• **Problem**
Within these records, how many lines hold "gray"? Give the number alone.

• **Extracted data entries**
□ □ □

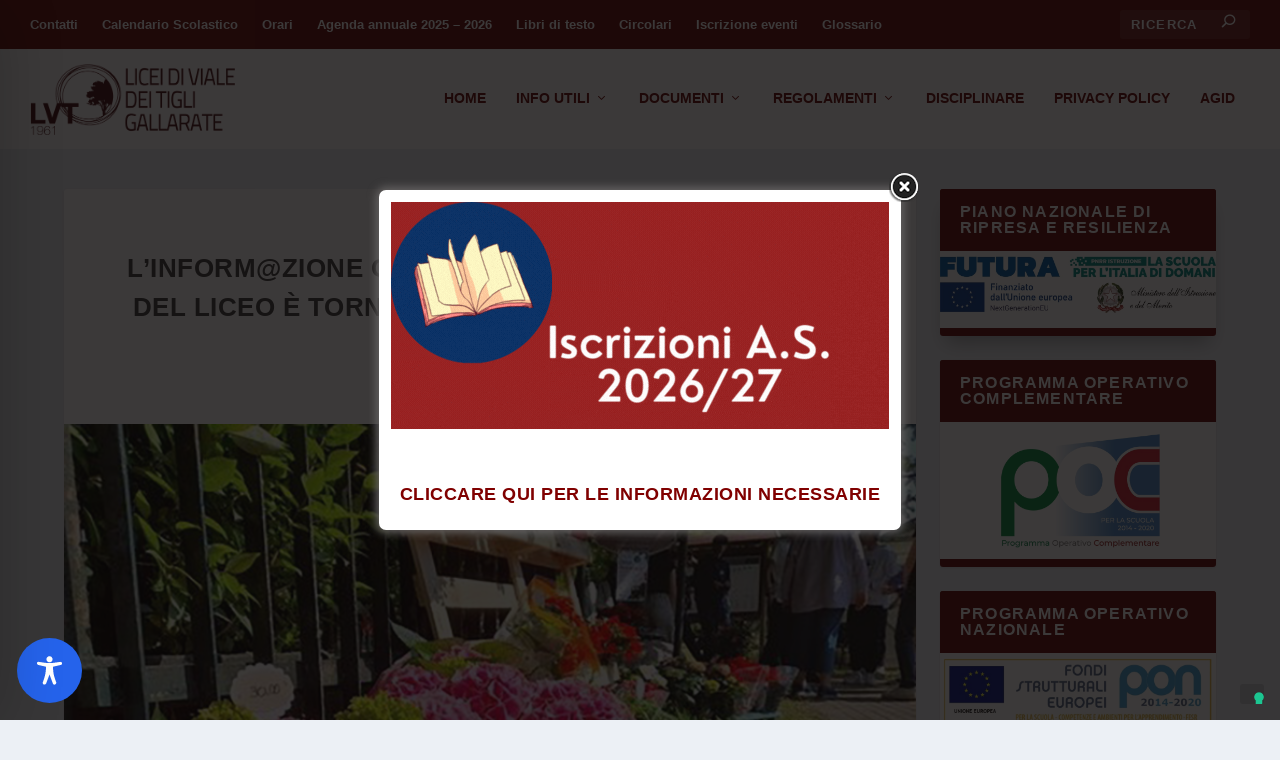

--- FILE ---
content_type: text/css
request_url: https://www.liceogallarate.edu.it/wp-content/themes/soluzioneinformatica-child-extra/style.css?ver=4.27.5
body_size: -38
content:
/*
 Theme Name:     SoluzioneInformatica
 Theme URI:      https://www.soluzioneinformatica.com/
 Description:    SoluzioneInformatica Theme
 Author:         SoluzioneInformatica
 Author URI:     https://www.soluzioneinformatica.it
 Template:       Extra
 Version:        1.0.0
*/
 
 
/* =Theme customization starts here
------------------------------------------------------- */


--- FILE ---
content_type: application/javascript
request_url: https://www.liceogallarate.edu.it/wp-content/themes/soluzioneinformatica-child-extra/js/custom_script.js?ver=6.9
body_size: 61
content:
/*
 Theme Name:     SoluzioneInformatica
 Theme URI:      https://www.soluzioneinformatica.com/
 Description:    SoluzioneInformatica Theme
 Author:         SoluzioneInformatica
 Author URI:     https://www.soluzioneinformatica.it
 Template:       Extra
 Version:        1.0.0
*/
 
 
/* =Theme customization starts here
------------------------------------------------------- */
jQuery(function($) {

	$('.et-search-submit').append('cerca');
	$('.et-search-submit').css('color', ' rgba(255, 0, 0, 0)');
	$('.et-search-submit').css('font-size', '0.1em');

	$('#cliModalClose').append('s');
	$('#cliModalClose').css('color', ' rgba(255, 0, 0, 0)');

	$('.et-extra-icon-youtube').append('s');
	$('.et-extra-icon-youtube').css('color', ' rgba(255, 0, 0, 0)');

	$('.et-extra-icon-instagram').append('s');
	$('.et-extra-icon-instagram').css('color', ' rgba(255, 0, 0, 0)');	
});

□ □ □

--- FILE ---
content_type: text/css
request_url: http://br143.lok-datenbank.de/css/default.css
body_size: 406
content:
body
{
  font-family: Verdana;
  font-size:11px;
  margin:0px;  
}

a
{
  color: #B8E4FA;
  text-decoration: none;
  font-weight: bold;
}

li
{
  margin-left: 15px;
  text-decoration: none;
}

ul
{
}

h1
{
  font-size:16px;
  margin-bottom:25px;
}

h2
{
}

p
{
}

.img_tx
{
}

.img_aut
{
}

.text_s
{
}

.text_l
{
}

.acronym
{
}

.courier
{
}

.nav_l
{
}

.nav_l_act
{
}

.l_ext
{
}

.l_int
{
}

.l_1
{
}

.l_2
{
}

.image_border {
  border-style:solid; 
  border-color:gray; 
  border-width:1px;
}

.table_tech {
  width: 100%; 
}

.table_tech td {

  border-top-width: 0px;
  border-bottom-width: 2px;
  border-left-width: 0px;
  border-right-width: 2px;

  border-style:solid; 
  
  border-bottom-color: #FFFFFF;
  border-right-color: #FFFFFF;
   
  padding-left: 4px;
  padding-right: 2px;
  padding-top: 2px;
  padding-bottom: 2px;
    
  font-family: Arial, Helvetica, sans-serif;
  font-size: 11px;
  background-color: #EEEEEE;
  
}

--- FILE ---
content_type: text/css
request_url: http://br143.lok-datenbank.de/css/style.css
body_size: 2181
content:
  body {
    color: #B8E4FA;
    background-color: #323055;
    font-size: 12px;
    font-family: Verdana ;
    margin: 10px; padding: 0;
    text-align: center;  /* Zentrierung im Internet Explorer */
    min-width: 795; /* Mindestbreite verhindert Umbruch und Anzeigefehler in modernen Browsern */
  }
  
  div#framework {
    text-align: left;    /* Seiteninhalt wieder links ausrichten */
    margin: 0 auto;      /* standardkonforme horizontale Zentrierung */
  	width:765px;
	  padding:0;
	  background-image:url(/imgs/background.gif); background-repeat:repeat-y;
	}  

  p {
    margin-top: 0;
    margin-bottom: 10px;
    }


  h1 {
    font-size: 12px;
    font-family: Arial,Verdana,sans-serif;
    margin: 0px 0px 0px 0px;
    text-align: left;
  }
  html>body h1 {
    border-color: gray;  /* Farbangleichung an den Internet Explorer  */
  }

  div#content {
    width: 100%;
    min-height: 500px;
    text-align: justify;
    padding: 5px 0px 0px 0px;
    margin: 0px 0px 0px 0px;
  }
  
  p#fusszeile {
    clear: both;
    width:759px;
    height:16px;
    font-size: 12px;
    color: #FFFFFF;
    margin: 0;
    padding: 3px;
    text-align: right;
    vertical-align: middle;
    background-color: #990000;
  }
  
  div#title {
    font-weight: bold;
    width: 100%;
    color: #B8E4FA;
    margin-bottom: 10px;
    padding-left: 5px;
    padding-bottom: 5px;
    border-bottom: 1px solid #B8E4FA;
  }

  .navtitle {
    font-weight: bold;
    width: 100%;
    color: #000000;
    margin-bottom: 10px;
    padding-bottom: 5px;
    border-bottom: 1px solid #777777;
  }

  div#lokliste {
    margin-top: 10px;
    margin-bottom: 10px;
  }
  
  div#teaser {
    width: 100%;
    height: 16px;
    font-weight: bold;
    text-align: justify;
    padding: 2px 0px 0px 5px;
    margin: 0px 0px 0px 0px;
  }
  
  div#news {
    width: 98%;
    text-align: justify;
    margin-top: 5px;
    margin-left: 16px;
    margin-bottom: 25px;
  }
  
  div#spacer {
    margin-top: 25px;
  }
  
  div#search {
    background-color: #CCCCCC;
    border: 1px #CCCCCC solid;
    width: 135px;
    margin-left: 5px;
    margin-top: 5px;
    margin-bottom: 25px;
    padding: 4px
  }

□ □ □

• **Solved exercise**
2